G.K. Chesterton was one of the first to observe the way in which this point, and hence the story itself, worked. He noted that the ‘real stab of the story’ is ‘not in the discovery that the one man is two men; but in the discovery that the two men are one man’.4 And it was this discovery that prompted Jekyll the experimental physician to take a leap into the unknown, into the realm of possibility where science might be able to work for the benefit of humankind. Because, he reasoned, if this duality could be prised apart, would not progress be possible? ‘If each, I told myself, could but be housed in separate identities, life would be relieved of all that was unbearable.’ (43) The just and the unjust could be dissociated and go their different ways. This was his ‘beloved daydream’: to improve on man’s condition.


Jekyll is not a split personality in the sense that the story is often misunderstood. There is not a prior unitary subject who is split in two, and there is not straightforwardly Jekyll who is good and Hyde who is bad. The point is rather that Jekyll is Jekyll and Hyde. When Jekyll creates the drug that will transform him into Hyde, he releases ‘the evil side of my nature’ and observes that ‘This, too, was myself’. The difference was that ‘Hyde alone, among the ranks of mankind, was pure evil’. (44–5)

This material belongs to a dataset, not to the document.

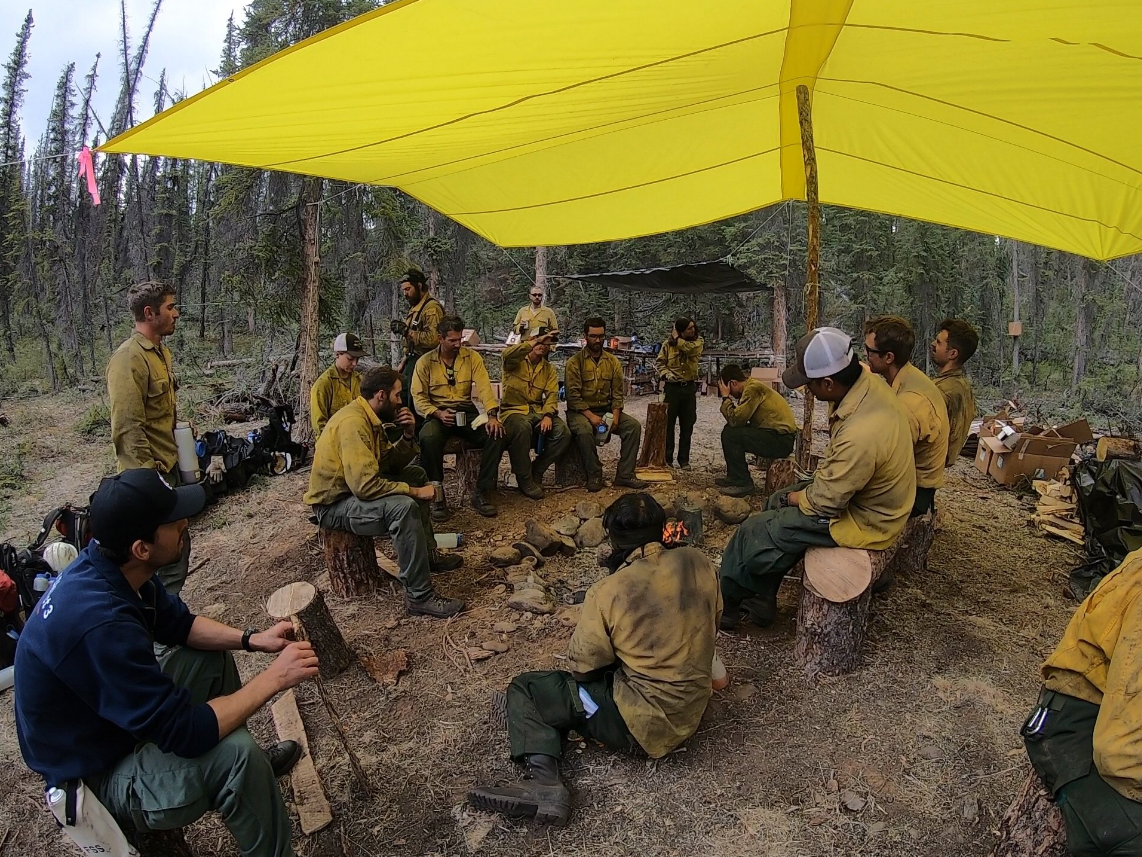 The crew at fire camp, seen sitting on tree stumps used as chairs. (Courtesy Medford Crew 10)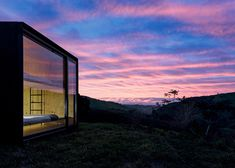 Architecture studio MAPA has revealed the latest project from its prefabricated building company Minimod, a pair of factory-made houses at an estate surrounded by mountains in Brazil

But let us return to the binding. Jekyll’s confession, though it is not long, contains one phrase that appears twice. The transformation into Hyde is described by Jekyll in two separate places as ‘a solution of the bonds of obligation’. (44, 51) What does this phrase mean? It contains, I will suggest, a deep trace of meaning that is central both to the text and to Stevenson’s own view of modern life. It is also, I will argue, one that is central to a particular understanding of the relation between law and life; or, in more philosophical terms, between the juridical and the ontology of human being.